##### Supplied entries

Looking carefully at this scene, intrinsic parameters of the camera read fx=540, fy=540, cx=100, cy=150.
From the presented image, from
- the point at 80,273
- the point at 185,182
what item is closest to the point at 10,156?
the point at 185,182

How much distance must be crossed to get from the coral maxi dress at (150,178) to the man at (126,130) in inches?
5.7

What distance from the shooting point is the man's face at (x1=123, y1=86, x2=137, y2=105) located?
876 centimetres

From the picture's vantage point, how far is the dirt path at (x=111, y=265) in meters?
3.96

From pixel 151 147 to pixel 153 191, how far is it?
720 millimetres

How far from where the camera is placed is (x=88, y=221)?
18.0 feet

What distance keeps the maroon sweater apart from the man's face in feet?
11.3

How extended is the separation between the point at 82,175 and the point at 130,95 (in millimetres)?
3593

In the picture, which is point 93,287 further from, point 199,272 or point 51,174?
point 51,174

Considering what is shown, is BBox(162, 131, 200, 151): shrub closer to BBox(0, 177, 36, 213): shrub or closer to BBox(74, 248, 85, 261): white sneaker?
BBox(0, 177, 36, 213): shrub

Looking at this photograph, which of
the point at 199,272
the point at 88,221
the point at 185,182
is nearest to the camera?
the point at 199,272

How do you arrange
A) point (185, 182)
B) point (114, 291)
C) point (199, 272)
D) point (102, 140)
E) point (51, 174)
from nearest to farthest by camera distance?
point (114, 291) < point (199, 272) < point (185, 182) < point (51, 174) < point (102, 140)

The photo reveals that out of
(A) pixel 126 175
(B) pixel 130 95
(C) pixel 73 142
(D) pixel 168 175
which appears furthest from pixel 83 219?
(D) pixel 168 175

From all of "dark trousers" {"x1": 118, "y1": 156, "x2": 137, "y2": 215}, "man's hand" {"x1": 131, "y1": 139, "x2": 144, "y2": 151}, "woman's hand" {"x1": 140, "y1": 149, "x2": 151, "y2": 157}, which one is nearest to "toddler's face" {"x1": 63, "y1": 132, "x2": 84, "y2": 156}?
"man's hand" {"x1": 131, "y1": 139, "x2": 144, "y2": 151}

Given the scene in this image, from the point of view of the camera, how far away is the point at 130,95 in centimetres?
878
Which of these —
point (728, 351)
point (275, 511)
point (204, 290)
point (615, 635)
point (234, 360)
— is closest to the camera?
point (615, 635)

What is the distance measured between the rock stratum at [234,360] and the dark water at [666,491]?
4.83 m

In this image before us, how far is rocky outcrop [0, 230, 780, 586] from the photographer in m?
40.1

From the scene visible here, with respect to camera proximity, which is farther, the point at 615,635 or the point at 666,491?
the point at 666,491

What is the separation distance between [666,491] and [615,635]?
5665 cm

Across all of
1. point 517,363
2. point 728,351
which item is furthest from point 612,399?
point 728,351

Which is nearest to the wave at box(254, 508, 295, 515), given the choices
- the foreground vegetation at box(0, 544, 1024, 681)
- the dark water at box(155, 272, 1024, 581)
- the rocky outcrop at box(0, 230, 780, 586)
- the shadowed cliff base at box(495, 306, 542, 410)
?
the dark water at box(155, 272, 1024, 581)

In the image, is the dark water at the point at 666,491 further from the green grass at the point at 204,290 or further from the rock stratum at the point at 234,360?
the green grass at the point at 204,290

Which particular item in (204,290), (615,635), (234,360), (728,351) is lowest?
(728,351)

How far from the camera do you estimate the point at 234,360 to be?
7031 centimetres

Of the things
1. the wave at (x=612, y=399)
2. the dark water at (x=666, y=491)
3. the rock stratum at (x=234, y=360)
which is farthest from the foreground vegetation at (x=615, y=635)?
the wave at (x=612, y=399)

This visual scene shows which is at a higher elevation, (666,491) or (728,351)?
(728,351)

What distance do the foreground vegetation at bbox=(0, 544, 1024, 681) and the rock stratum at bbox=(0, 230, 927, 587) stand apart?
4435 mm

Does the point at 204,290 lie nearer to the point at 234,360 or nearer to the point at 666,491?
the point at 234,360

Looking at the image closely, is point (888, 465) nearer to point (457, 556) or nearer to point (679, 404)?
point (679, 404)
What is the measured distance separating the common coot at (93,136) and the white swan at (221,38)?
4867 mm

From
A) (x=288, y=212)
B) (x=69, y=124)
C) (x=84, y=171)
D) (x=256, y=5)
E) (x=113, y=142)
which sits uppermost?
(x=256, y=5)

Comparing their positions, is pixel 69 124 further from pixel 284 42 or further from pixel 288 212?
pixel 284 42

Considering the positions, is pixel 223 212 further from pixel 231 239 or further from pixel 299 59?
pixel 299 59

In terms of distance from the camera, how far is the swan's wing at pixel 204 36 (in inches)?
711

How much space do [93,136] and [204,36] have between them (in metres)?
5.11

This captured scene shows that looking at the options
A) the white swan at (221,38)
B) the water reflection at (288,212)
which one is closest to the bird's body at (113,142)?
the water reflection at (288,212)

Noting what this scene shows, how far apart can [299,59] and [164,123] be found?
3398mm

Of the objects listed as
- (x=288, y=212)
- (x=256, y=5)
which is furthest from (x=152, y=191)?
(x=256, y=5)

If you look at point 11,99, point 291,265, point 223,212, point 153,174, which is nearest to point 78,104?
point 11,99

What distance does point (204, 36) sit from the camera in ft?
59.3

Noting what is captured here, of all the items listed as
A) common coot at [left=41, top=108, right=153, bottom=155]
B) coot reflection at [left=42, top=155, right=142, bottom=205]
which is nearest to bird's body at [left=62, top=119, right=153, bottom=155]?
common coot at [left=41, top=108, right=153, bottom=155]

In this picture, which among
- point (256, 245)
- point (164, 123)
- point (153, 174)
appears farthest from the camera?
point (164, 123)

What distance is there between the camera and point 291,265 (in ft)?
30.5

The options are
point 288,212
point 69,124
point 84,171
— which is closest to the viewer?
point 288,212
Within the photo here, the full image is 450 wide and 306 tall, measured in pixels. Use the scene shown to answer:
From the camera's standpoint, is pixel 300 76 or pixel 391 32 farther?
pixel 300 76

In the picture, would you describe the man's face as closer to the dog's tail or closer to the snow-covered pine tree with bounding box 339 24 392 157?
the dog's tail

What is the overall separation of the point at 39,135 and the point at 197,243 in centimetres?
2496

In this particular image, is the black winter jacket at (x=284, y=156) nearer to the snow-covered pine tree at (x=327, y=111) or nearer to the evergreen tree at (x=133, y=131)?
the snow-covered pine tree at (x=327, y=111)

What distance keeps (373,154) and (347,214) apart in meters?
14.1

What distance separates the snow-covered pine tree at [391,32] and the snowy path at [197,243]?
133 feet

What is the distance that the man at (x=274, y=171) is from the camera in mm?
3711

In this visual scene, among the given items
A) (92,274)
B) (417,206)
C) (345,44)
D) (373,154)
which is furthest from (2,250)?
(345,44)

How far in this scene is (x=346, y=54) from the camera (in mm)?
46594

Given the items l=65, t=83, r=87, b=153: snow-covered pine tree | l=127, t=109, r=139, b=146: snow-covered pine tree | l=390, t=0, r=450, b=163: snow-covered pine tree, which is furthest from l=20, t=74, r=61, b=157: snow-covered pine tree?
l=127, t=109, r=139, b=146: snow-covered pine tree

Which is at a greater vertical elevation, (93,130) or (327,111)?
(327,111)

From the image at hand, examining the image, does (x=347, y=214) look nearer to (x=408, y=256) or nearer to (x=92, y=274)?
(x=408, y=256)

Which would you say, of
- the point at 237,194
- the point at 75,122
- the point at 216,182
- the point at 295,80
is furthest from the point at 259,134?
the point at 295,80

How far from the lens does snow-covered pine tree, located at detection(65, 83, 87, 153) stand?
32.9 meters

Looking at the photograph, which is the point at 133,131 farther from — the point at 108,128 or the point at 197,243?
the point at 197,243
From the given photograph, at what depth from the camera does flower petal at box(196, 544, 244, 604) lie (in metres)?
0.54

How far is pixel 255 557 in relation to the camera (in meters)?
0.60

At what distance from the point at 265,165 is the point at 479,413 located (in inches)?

##########

→ **Requirements**
Print again the material above, limited to the lines from the one holding "How far from the lens" through the last, inclusive.

→ **Solution for this problem**
How far from the lens does snow-covered pine tree, located at detection(65, 83, 87, 153) stand?
32.9 meters

Looking at the photograph, which is the point at 133,131 farther from — the point at 108,128 or the point at 197,243?
the point at 197,243
From the given photograph, at what depth from the camera does flower petal at box(196, 544, 244, 604) lie (in metres)?
0.54

How far is pixel 255 557 in relation to the camera (in meters)?
0.60

At what distance from the point at 265,165 is the point at 479,413 located (in inches)?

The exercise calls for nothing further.